Даугава - страница 49



Ничего Саша не проедает всё то, что зарабатывает! А что же, ему теперь не есть ничего? Тогда он тоже свалится с папой на пару… Ну не плачь, мам. Всё наладится… Да ничего такого страшного, ты же сама меня учила, что любой труд нужно уважать. Помнишь, ещё плакаты везде висели «Уважайте труд уборщиц!» Ха-ха-ха! Да не плачу я, мам, не плачу. Смешно просто. До слёз…

***

Один пролёт. Другой. Мои руки в жёлтых резиновых перчатках отжимают грязную тряпку. Ох. Я не выдержу так долго. Мне унизительно. Мне тяжело. Мне горько. Хочется взять это ведро с грязной водой и вылить его на противную латышку из отдела кадров. Прямо ей на голову. Ненавижу. Ненавижу всех латышей вместе взятых. Всё ненавижу.

Жизнь такую свою ненавижу. Сашу ненавижу. Зачем, зачем он таскался за мной с этой женитьбой? Может, если ли бы я не вышла за него замуж, я ещё успела бы найти себе москвича. Или поступила бы в аспирантуру и осталась бы в Москве ещё на два года. И нашла бы себе достойного москвича, нашла бы! Ах, жила бы сейчас в Москве, работала бы в НИИ, сидела бы в тепле и чистоте, не замечала бы этих уборщиц, не различала бы их лиц…

Чьи-то начищенные чёрные ботинки останавливаются прямо около меня.

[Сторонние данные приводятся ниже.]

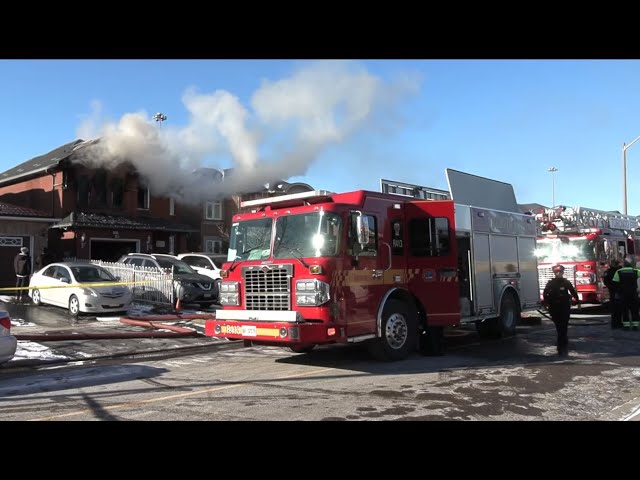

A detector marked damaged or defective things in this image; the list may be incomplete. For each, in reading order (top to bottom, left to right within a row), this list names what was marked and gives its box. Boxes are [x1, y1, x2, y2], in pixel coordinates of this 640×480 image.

damaged roof [0, 139, 88, 186]
damaged roof [0, 201, 50, 218]
damaged roof [54, 212, 200, 232]
burned window [410, 216, 450, 256]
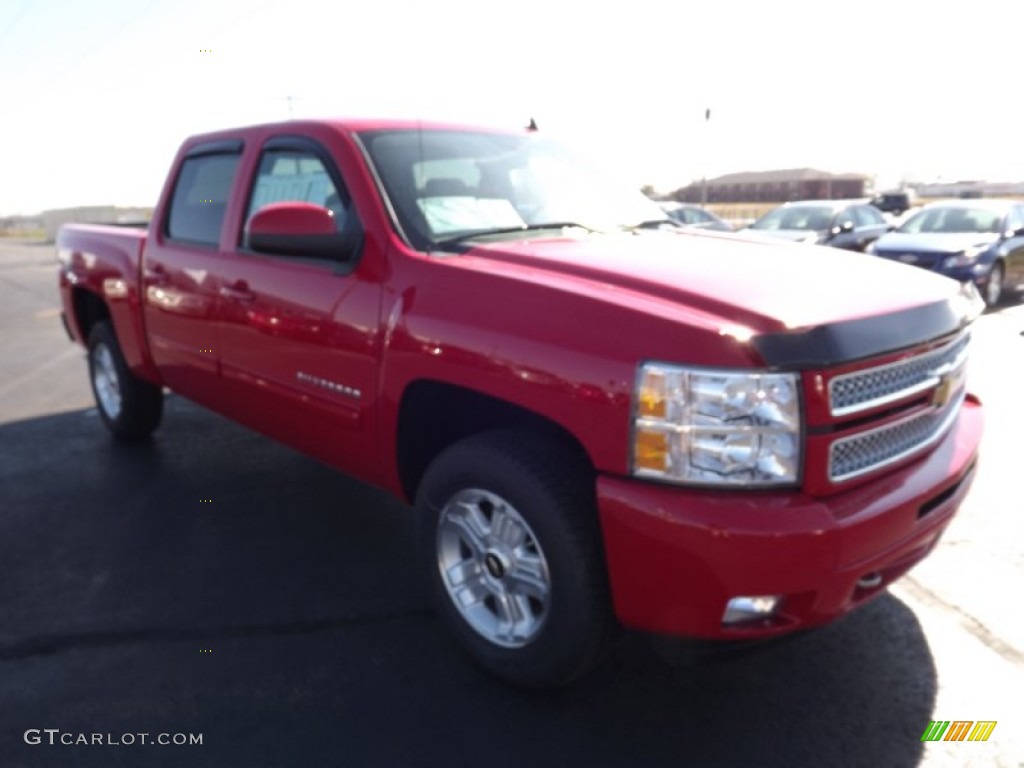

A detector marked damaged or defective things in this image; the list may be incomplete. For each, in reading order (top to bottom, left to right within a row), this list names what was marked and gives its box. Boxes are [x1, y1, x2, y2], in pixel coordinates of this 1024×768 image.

pavement crack [0, 610, 432, 663]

- Ну, привет, первая красавица школы, - слышу я… - Не ожидал, не ожидал… - продолжает обладатель начищенных ботинок.

Душная краска заливает меня. Любой труд почётен, любой труд почётен, любой труд почётен, повторяю я про себя как мантру. И медленно поднимаю голову…

37. глава 37

Ира

Передо мной Улдис. Всё та же тёмная чёлка спадает на глаза. Всё те же глаза стального цвета. Он всё тот же. И совсем другой. Он стал совсем взрослым, Улдис. Уже не симпатичный мальчик из соседней школы, а уверенный в себе молодой мужчина. Красивый. Представительный такой.

Стрелки на брюках отглажены так, что, наверное, можно порезаться. Белоснежная рубашка с расстёгнутыми верхними пуговицами, из которой выглядывает крепкая загорелая шея. На миг я невольно западаю на ямку в основании его шеи. На серебряном блеске цепочки, что уходит под рубашку.

Наверное, крестик. Он же носит крестик? Мы же с ним одной веры. Или нет? Ах, как же мало я знаю на самом деле о народе, бок о бок с которым прожила всю свою жизнь.

- Что глазками шаришь, Иришка? Отсосать, наверное, хочешь? Я к твоим услугам. Даже заплачу дорого. Очень дорого.

Я вздрагиваю. Вдруг осознаю, что так и сижу на корточках рядом со своим ведром. И моё лицо ровно на уровне его брюк. Там, где прямо на моих глазах появился и растёт, словно длинный порочный воздушный шарик, внушительный бугор.

Я поднимаюсь. Ноги затекли, их покалывает мелкими иголками. Только бы не схватило судорогой. У меня бывают судороги в последнее время. Я прислоняюсь к холодной подъездной стенке на всякий случай. Потом не торопясь под насмешливым взглядом Улдиса снимаю резиновые перчатки.

Зачем я их сняла? Пощёчину, для которой замахивается моя рука, можно было бы дать и в перчатке. Моя рука останавливается на полпути. Вовсе не из-за того, что Улдис успел перехватить мою руку. Нет. Я сама опускаю свою руку на полпути.

Потому что Улдис латыш. А я русская. Если он ответит мне тем же, ему абсолютно ничего не будет. Абсолютно. А вот меня могут даже привлечь. Например, за хулиганство. Или выслать из страны. Или ещё что-нибудь. Фантазия латышей не знает границ.

- Молодец, Иришка. Смотрю, ты уже поняла и приняла своё новое место в моей стране. Молодец. Умная девочка. Ты больше ничего не можешь. Я же могу сейчас нагнуть тебя прямо здесь, в этом ссаном подъезде, и вытрахать так, как захочу, и мне ничего не будет. Тебе просто никто не поверит. Да ты даже не сможешь написать заявление в полицию на языке той страны, где живёшь. И где тебе место только в уборщицах. Ведь так?